Troubleshooting network performance issues
Lately, I've come across with network performance issues in some data centers, which is usually a head breaker for networking engineers because when you see the bandwidth is enough but the throughput reached isn't what you expected, something is wrong. This is the time when solid networking knowledge is needed for the troubleshooting process and concepts like checksum, Frame Check Sequence (FCS) or overruns are required to analyse network performance issues and fix them.
Obviously, we can also have performance issues due to the fact that applications and services aren't configured properly or they've had a poor development process but I would like to highlight in this post what we can check with regard to networking.
We should look at networking interfaces and looking for the next attributes:
- Errors: This is the first thing we should look for because it counts when there are CRC errors, or we have frames too-short or too-long (CRC, checksum mismatch).
- Dropped: It counts when interfaces receive unintended VLAN tags or are receiving IPv6 frames when it isn't configured for IPv6.
- Overruns: This is another important attribute to look for because it counts when buffer FIFO gets full and the kernel isn't able to empty it. For example, if the network interface has a buffer of X bytes and it is filled and was exceeded before the buffer could be emptied, then we have overruns.
- Frame: It counts only when there are misaligned frames, it means frames with a length not divisible by 8. Therefore, that length isn't a valid frame and it is discarded. For instance, packets are going to fail if they are not ended on a byte boundary.
- Carrier: When we have loss of link pulse, it counts. Sometimes is recreated by removing and installing the Ethernet cable. Therefore, if this counter is high, the link is flapping (up and down), the Ethernet chip is having issues or the device at the other end of the cable is having issues.
- Collisions: This is another typical issue when we can't reach a good performance.
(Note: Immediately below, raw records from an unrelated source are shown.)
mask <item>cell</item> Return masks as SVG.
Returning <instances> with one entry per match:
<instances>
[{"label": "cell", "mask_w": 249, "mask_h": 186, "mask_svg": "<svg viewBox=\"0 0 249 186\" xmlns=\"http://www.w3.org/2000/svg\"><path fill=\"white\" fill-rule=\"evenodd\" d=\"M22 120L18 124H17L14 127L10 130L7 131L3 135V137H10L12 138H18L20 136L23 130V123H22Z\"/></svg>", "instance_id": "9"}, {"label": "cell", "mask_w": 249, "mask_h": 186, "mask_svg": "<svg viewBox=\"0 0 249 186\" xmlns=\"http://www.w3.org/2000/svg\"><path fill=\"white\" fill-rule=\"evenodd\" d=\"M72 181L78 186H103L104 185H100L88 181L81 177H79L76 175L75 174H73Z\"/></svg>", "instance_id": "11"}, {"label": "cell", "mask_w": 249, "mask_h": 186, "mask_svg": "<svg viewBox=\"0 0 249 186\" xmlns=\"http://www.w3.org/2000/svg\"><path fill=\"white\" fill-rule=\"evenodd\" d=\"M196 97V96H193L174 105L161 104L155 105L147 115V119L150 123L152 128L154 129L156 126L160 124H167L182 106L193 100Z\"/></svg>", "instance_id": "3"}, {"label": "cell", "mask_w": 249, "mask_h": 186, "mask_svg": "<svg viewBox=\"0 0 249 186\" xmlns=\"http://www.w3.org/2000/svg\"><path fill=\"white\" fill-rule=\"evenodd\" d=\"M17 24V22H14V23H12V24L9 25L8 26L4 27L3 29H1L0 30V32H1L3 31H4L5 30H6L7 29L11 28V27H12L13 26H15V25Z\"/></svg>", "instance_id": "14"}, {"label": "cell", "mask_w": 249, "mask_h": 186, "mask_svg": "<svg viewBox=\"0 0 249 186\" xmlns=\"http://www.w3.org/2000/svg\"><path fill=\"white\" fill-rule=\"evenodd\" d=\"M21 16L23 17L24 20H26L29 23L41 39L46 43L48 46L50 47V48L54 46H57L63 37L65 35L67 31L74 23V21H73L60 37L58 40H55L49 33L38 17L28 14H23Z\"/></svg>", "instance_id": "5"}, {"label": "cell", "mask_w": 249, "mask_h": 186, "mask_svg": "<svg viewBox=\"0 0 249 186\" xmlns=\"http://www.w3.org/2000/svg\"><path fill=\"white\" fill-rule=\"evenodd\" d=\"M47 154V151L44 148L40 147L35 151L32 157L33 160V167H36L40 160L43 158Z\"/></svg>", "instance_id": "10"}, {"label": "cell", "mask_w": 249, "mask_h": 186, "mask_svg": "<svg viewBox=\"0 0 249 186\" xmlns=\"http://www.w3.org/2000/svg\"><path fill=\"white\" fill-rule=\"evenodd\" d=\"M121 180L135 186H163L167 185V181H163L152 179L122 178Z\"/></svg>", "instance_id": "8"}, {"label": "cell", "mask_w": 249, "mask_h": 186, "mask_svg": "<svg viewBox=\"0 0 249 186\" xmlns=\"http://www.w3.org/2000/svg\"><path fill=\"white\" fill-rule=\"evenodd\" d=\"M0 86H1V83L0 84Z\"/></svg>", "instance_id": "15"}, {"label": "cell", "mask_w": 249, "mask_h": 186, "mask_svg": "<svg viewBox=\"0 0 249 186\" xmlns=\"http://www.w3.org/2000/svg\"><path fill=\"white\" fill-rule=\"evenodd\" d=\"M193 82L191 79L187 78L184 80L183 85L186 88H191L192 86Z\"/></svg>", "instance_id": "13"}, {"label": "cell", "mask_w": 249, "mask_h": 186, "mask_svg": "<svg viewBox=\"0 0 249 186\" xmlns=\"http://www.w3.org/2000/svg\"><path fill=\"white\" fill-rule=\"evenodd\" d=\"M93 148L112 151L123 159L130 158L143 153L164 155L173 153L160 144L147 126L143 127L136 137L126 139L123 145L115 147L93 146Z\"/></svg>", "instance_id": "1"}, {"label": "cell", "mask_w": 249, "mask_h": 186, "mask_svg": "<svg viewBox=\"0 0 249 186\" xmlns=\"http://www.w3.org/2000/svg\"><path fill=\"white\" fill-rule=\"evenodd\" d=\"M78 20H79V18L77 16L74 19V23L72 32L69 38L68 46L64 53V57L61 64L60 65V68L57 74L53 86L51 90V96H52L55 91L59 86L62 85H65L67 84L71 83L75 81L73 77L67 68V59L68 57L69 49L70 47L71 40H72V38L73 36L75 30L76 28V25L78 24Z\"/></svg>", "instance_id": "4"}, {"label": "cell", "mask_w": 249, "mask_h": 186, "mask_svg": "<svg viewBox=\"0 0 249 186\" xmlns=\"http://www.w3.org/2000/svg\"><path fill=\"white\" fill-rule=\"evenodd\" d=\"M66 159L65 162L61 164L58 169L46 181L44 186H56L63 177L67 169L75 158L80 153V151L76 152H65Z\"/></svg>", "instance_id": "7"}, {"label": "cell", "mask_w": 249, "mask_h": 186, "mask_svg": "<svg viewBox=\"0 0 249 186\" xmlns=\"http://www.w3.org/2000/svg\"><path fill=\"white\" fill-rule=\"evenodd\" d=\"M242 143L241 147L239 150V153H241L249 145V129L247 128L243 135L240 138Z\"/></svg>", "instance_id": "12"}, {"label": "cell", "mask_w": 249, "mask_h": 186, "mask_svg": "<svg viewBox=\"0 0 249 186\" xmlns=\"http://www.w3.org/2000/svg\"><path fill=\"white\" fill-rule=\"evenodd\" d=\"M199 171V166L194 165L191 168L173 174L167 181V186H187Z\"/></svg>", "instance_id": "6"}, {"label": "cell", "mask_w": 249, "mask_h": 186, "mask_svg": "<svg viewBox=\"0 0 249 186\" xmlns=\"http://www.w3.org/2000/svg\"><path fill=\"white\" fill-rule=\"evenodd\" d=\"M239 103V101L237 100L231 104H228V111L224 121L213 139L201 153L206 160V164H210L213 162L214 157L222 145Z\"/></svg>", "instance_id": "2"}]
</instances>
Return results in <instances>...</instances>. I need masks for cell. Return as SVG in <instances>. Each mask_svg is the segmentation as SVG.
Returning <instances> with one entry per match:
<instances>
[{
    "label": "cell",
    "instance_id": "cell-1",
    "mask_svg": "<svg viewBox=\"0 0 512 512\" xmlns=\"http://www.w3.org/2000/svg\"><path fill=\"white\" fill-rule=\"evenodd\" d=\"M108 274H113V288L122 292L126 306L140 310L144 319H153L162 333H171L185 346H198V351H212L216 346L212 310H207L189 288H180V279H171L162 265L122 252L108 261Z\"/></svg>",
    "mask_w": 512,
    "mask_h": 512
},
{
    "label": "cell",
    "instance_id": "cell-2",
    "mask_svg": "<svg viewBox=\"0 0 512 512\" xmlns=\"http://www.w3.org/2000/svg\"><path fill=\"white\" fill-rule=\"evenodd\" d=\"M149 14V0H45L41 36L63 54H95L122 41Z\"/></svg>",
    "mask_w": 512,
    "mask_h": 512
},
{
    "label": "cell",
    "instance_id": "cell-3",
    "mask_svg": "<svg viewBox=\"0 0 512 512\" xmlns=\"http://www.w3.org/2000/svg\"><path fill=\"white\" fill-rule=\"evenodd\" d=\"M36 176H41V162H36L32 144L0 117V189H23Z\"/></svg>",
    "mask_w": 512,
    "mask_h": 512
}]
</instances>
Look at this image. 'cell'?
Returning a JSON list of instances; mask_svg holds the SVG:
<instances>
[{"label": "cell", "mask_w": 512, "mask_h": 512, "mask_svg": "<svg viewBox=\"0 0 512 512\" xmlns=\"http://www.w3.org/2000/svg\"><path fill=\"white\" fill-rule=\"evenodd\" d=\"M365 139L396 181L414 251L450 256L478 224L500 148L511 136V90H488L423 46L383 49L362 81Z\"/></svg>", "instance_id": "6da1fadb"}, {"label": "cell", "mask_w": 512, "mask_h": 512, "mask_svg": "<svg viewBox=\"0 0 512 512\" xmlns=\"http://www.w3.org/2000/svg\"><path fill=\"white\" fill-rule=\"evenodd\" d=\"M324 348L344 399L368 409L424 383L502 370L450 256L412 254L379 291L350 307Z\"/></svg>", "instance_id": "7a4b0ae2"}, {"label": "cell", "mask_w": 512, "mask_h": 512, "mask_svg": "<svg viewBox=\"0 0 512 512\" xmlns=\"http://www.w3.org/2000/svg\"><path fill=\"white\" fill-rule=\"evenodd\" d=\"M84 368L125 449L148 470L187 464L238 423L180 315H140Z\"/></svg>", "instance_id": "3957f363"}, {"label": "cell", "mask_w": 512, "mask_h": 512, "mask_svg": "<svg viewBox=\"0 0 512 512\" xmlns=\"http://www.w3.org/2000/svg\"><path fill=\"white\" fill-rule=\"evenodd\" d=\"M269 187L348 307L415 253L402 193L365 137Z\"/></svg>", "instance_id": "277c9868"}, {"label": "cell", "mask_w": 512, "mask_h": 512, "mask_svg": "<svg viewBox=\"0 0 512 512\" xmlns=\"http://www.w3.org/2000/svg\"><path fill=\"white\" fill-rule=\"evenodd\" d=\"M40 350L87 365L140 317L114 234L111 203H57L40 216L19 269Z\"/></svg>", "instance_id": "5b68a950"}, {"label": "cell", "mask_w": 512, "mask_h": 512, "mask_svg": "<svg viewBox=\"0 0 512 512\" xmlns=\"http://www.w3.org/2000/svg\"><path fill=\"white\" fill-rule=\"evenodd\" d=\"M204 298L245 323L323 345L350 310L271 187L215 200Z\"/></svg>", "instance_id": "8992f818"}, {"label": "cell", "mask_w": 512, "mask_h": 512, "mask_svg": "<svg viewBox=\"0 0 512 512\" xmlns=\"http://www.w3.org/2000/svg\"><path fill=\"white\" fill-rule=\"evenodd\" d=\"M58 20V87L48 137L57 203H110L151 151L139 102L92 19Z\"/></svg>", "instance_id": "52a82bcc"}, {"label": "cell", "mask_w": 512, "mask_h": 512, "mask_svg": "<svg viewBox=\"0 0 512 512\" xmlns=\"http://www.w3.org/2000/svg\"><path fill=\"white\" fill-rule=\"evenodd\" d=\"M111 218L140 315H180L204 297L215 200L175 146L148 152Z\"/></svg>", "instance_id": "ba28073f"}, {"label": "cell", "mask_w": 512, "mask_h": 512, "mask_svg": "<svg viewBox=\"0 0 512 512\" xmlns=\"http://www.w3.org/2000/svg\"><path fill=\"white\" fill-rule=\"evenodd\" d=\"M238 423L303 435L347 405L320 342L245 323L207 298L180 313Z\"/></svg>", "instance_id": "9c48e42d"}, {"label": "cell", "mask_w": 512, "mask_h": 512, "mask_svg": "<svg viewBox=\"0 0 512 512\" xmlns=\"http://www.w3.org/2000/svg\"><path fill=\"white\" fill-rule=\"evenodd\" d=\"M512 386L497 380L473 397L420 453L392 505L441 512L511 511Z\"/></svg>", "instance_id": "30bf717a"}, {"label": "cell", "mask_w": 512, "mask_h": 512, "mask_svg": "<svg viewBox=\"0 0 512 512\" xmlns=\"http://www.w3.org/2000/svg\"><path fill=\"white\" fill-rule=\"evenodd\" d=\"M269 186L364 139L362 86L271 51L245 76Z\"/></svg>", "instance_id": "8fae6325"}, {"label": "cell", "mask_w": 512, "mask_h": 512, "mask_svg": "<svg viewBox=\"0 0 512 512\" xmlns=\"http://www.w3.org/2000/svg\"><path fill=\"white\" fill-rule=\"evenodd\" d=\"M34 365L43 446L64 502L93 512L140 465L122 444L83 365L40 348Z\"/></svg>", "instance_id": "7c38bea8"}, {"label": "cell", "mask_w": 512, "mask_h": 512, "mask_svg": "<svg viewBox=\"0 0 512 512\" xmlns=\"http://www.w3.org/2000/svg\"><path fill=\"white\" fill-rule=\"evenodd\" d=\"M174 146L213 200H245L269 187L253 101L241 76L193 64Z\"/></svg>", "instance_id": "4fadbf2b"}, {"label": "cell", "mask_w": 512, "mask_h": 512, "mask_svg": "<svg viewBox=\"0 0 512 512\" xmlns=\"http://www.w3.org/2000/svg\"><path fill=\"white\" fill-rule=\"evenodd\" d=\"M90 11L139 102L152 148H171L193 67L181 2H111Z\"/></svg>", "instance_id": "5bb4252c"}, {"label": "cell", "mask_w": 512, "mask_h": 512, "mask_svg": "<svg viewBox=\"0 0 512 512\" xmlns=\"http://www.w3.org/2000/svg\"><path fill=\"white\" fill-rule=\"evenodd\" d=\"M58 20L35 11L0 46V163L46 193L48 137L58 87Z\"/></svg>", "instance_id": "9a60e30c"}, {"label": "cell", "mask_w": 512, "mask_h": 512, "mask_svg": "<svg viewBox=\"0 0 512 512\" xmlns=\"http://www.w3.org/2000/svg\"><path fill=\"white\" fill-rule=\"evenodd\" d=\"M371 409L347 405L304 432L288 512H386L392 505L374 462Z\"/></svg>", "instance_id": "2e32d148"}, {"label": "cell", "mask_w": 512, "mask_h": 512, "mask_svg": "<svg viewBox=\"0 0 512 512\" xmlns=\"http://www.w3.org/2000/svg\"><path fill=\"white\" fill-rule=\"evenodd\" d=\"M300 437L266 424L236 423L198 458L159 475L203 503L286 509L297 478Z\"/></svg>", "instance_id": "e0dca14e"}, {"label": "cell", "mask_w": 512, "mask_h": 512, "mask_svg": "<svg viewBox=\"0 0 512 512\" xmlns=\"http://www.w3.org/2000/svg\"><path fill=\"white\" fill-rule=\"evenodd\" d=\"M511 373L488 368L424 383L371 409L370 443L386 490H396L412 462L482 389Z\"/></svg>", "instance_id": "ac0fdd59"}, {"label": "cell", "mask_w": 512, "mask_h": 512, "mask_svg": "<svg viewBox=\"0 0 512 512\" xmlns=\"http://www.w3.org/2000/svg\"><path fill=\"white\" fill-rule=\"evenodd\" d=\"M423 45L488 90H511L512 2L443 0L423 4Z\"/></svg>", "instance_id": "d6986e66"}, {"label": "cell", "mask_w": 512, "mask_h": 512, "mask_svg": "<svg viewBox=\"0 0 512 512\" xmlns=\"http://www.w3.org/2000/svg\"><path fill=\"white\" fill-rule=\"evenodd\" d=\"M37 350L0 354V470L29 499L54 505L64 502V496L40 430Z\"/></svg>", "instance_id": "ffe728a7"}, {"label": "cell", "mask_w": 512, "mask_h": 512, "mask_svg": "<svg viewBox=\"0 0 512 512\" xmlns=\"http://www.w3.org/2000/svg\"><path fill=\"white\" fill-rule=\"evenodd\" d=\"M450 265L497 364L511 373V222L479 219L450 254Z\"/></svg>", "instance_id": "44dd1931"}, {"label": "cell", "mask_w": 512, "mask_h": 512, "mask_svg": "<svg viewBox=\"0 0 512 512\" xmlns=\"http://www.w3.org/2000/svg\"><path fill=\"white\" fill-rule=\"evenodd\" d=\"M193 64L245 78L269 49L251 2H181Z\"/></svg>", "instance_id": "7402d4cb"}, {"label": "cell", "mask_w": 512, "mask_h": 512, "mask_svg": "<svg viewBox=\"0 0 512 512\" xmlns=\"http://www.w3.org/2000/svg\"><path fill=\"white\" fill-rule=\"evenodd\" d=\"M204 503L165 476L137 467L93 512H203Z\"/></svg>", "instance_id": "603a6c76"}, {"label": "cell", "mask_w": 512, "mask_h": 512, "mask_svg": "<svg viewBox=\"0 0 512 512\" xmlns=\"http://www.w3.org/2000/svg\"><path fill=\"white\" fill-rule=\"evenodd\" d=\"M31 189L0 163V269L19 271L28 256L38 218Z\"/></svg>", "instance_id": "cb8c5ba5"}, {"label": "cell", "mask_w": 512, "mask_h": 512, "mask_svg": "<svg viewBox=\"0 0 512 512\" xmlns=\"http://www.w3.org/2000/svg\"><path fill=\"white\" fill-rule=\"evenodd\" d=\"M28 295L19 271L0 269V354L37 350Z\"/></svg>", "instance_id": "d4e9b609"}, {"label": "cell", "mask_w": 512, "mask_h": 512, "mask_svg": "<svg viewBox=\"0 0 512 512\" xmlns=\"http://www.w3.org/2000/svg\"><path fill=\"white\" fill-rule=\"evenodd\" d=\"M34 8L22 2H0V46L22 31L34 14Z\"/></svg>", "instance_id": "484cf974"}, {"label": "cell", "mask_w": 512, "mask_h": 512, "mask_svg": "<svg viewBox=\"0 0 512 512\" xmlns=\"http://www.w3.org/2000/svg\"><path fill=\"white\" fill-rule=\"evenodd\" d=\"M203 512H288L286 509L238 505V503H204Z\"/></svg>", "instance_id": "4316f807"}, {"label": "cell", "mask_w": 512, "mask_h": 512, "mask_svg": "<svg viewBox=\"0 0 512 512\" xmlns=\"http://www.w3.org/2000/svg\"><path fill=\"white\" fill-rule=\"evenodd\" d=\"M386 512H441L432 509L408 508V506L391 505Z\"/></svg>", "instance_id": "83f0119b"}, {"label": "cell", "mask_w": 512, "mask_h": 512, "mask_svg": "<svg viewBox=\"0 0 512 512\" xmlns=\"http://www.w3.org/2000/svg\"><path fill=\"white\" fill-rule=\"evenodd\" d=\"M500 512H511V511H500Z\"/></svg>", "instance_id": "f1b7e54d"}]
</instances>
Collisions may count when an interface is running as half duplex and the other end is running as full duplex. Therefore, the half duplex interface is detecting TX and RX packets at the same time and the half duplex device will terminate transmission. As a result, there are collisions, mismatch duplex, and we get very bad throughput. It is important to remember that switched environments always operate as full duplex and collision detection is disabled by default.
Next, we can see a mismatch duplex laboratory where Fa 0/1 of ASW1 is working as full duplex and it has FCS-Errors, which means “Frames with valid size with Frame Check Sequence (FCS) errors but no framing errors”. Consequently, throughput between PC1 and SRV1 is too bad.
And we can also see that Fa 0/1 of CSW1 is working as half duplex and it has Late-Collision, which means “Number of times that a collision is detected on a particular port late in the transmission process”. This is a big clue to realise that we have a duplex mismatch which should be fixed to have a good networking performance.
This post is being too long, I'm sorry, but I would like to leave some Linux commands as well like ethtool -S eth0 , netstat -s , netstat -i for troubleshooting network performance:
Regards my friends and remember, sometimes we have to go down to the physical layer to fix networking performance issues.